Что касается Китая, то белорусская сторона рассчитывала использовать его по центральноазиатской модели в качестве противовеса как России, так и Западу. Однако политическое влияние китайского фактора вряд ли стоит переоценивать, поскольку Китай проводит в отношении Беларуси политику узкого экономического прагматизма и, по всей видимости, готов работать с любым руководством, которое обеспечит соблюдение его достаточно ограниченных экономических интересов.
Закат белорусской многовекторности?
В краткосрочной перспективе Лукашенко, по всей видимости, удастся сохранить многовекторный курс. Запад, трезво оценивая шансы белорусских протестующих и их лидеров сместить белорусский режим, готов поддерживать с ним ограниченное сотрудничество во имя недопущения сближения Беларуси с Россией и продолжение курса на мягкое втягивание республики в сферу западного влияния. Со своей стороны, Москва, которая не смогла создать в Беларуси собственную сеть влияния, вынуждена опираться на Лукашенко как на «меньшее из зол».
Однако в долгосрочной перспективе многовекторный курс обречен. В мире конкурирующих геополитических блоков многовекторность несет больше рисков и издержек, чем преимуществ.

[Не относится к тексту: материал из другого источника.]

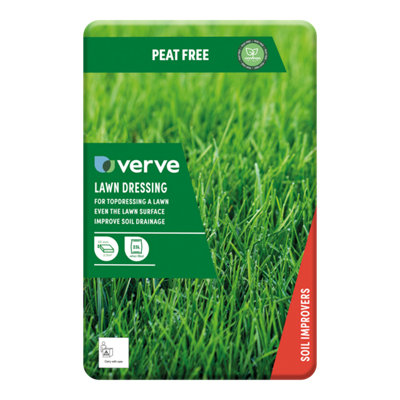 Verve Peat-Free Lawn Dressing 25L from B&Q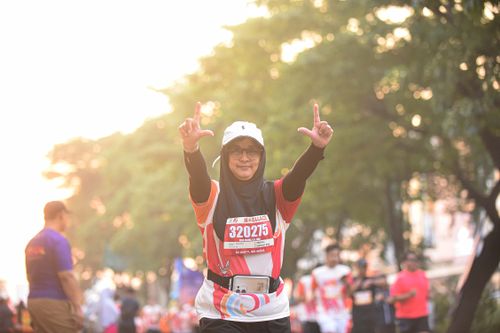 Race photo from NOTARACE 2025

Россия все чаще рассматривает многовекторность своих соседей и формальных союзников как предательство и увязывает оказание им экономической поддержки с предоставлением недвусмысленных гарантий геополитической лояльности. Официальный Минск уже столкнулся с этой проблемой, и его нежелание предоставить такие гарантии стало причиной всех скандалов и неурядиц в белорусско-российских отношениях накануне президентских выборов 9 августа.
Аналогичным образом и Запад желает видеть во главе Беларуси управляемые и лояльные фигуры, а не своенравного автократа.
А значит, будет использовать многовекторные игры Минска для дальнейшего наращивания своей сети влияния, которая будет оказывать возрастающее давление на режим.
Геополитическое самоопределение Беларуси представляется неизбежным, и многовекторные игры способны его лишь отсрочить, но не предотвратить.